The SAT is Going Digital, Enough to Keep it Relevant?

Kara Miller, Staff Writer

In an education system built on burning out teenagers by the time they graduate, taking the SAT exam marks millions of kids’ coming-of-age.

There is truly no feeling quite like sitting down on a cool Saturday morning, a pack of Goldfish and a #2 pencil in hand, to take an exam that will determine the fate of your college applications.

The experience itself is so grueling it is almost laughable. No matter how impressive one’s grades are, how dedicated to after-school activities one is or how perfect an essay one writes, if a student’s SAT score is not in the range of their dream college, they’re fresh out of luck.

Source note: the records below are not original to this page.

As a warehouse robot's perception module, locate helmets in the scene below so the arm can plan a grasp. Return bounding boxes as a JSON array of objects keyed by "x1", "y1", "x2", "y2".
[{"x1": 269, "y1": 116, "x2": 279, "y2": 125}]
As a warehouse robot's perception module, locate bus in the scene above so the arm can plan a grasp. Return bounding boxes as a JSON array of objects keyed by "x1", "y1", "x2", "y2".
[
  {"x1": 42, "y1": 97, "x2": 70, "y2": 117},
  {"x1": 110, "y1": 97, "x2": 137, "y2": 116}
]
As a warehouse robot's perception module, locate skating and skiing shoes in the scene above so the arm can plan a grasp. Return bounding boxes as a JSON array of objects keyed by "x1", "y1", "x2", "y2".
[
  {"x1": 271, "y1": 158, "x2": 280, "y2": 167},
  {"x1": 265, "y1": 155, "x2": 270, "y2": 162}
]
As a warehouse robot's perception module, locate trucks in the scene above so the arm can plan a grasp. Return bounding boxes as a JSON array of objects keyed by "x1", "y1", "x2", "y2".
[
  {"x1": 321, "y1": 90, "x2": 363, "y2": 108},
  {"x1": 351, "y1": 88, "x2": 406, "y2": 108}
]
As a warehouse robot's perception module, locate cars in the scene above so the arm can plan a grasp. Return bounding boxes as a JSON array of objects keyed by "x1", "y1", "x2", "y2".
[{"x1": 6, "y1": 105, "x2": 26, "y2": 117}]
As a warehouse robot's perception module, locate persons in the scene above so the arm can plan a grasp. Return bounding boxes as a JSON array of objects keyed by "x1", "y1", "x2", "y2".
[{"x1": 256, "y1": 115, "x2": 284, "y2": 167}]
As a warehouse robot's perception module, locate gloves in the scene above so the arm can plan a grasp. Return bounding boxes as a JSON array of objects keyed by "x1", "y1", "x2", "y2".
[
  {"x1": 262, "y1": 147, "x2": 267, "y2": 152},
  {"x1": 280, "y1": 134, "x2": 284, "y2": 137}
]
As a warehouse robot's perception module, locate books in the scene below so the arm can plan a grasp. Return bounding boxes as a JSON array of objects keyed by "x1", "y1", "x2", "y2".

However, this trademark of the American education system may be headed toward extinction, thanks to COVID-19. The proof lies in a statement released by the College Board this past Tuesday regarding the future of the SAT. 

According to College Board’s Newsroom, the SAT will have some “Student Friendly Changes” launching in 2024, which include moving the SAT to a fully virtual exam, shortening the exam time to two hours instead of three, shorter reading sections with fewer questions as well as a fully calculator-friendly math section.

Since March 2020, the SAT has been administered by the College Board either fully or partially online. With the future of the pandemic still highly unpredictable (especially after the most recent Omicron surge), College Board’s decision to move the SAT completely online seems like an obvious one.

Yet, because many students did not have access to SAT testing or normal education during the pandemic, many universities across the country have decided to become test-optional, which has drastically impacted the annual figure of students taking the exam.

The Class of 2020, though impacted by COVID-19 near the end of their senior year, mostly took the SAT pre-pandemic and reported about 2.2 million students having taken the exam at least once.

However, for the Class of 2021, only 1.5 million students were reported to have taken the SAT.

Villanova was one of many universities to offer test-optional applications for the classes of 2025 and 2026, with 44% of students in the class of 2025 applying test-optional.

Despite this, Villanova was still able to hit its target class size of 1,675 (with an extremely competitive 25% acceptance rate for the Class of 2025) while enforcing the test-optional policy.

The University’s Executive Director of Undergraduate Admission, Michael Gaynor, about the future of standardized testing with Villanova admissions.

“We are extending our test-optional policy through at least next year’s cycle (Villanova Class of 2027),” Gaynor said.

“There are ongoing conversations about the future of standardized testing in our admission process beyond our 2022-23 admission campaign.”

If universities like Villanova continue offering test-optional applications, which save students time and stress from taking the SAT, the exam has the potential to become obsolete within the next decade.

Gaynor’s mention of “ongoing conversations about the future of standardized testing” within Villanova’s admissions processes seems to acknowledge that this may very well be the case.

This threat is most likely what triggered the drastic SAT exam tweaks. The College Board may be able to win test-takers back by making the exam more accessible and easier.

The question remains: if universities have proven that they can offer test-optional applications successfully, what is the advantage of taking the SAT at all?

Although the main argument in favor of the SAT is that there is no other way to equally gauge students’ academic capabilities across the country besides standardized testing, there is clearly no “equality” when it comes to the SAT.

Success in this exam is largely based on acquiring a certain set of skills or techniques with respect to reading comprehension, grammar and mathematics, not to mention that the exam itself costs $52.

  Students from wealthier families have an obvious advantage here, as they can hire tutors to teach them such techniques, purchase costly SAT practice workbooks and afford to take the exam multiple times.

In addition, all school districts do not have the same curriculum or quality of teaching, so a lower SAT score does not indicate lower capability for college success, but rather larger inequalities in our education system.

Overall, the infamous SAT taken for generations will never be the same. Is the transition from paper to digital a necessary consequence of modern times? Or is it a last-ditch effort to keep the exam relevant for the profit of the College Board?

Only time will tell. However, we must also consider whether the way we as a country distribute opportunity, such as with standardized testing, is even equal from the start. Test-optional college admissions is a step in the right direction for a bigger movement for equality within the American education system.